X(旧ツイッター)で昨日五十代の知人男性がとても興味深い話を載せていました。

 

 その方、数年前に母親を亡くし、現在は妻子三人都内マンションで優雅に暮らしているとのことなのですが、数日前に都内某警察署から電話があったとのことです。

 

 警察署からの電話内容というのは、管轄区域のアパートメントの大家から連絡があり、部屋の住人である老人がカギをかけたまましばらくの間音沙汰がない、一緒にカギを開けて確認して欲しいというものだったそうです。そして、大家立ち合いの下、警察官がカギを開けて部屋に入り込んだら、布団にくるまって一人の老人が死んでいたという報告だったとの事。

 

 なぜ、警察署が彼に電話をかけてきたかというと、その老人というのは彼が少年時代に離婚して家を出て行った実父だったからだそうです。

 

 小学校に入学する頃に、散々、家族に迷惑をかけ酒と女に溺れ借金をつくっては逃げるように家を出て行った父親だそうで、彼は以来四十年間一度も父には会っていないからその容貌さえも茫々としたものなのだそうです。勿論どこに住んでいるかも分からなかったといいます。

 

 実際、彼が少年時代には家に借金の取り立て屋が押しかけて来て母親が悲鳴をあげる姿を記憶しているともいっています。だから、当然父親に対してはいい感情があるはずもなく、父が孤独死した事については気の毒だとは思うけれど、なんで自分のところにかけてきたのかなと最初疑問に思ったそうです。

 

 警察官に事情を訊くと、どうも父はアパートの固定電話近くに数少ない親戚の名前と連絡先を書いた紙を置いており、その中に一人息子である彼も入ったいたからなのだそうで、どうして知っていたのか驚嘆したといいます。
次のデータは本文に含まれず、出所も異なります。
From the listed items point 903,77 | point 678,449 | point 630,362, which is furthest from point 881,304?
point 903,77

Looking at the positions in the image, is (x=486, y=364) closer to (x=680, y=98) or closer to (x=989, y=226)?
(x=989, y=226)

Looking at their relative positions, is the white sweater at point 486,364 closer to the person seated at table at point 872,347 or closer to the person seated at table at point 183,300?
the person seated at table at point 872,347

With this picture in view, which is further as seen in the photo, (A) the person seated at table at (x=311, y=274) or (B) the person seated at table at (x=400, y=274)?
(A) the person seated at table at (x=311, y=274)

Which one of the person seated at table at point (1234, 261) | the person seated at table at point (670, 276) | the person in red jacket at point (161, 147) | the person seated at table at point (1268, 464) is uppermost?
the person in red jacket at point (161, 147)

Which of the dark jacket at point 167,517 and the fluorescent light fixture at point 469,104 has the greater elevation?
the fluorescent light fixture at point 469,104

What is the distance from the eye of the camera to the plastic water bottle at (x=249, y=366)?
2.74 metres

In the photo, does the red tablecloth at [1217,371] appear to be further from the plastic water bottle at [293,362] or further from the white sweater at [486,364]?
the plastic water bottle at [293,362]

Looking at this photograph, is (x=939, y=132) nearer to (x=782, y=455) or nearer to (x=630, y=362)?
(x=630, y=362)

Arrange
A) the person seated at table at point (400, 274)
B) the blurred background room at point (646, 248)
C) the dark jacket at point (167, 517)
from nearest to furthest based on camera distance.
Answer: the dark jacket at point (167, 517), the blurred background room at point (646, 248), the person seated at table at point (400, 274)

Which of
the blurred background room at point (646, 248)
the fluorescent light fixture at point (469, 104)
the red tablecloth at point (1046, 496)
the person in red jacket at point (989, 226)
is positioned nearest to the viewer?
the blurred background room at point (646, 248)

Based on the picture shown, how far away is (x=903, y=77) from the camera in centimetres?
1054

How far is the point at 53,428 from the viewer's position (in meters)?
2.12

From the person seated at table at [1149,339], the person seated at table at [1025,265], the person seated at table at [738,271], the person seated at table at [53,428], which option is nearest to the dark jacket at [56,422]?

おそらく、母が死ぬ前に一度会って教えたんじゃないかと思ったそうですが真相は藪の中。

 

 結局、警察署からの電話内容は父の死去を教えると同時に葬儀や遺体はどうするのかという相談だったそうです。しかし、彼は断ったそうです。会社経営者でもある彼は今とてもじゃないが休めない状況にある、申し訳ないが他を当たってほしいと警察署には伝えたそうです。

 

 しかし、不思議に思ったのは、その彼、自分が持っている数少ない父の写真を全部Xにアップしているんですよね。幼児の彼を抱きかかえている父の写真やら若き日の父と母の写真、全部で五枚くらいかな。そのうちの一枚、三十歳位なのかな、当時の父だけの肖像写真を私が見た時です。

 

 あれっ、このお父さんって、二十年位前の彼にそっくりじゃないか、最初私は彼自身の肖像写真と勘違いしてしまう程でした。

 

 なんで、彼は父の写真をアップして多くの人に見てもらおうと思ったのかな。自分をしっかりと抱きしめてくれている父の写真をアップすることで供養としたかったのかな。

 

 人生はいろいろあるね。特に孤独死については、単なる悲しみとか寂しさを超えた何かを感じさせますね。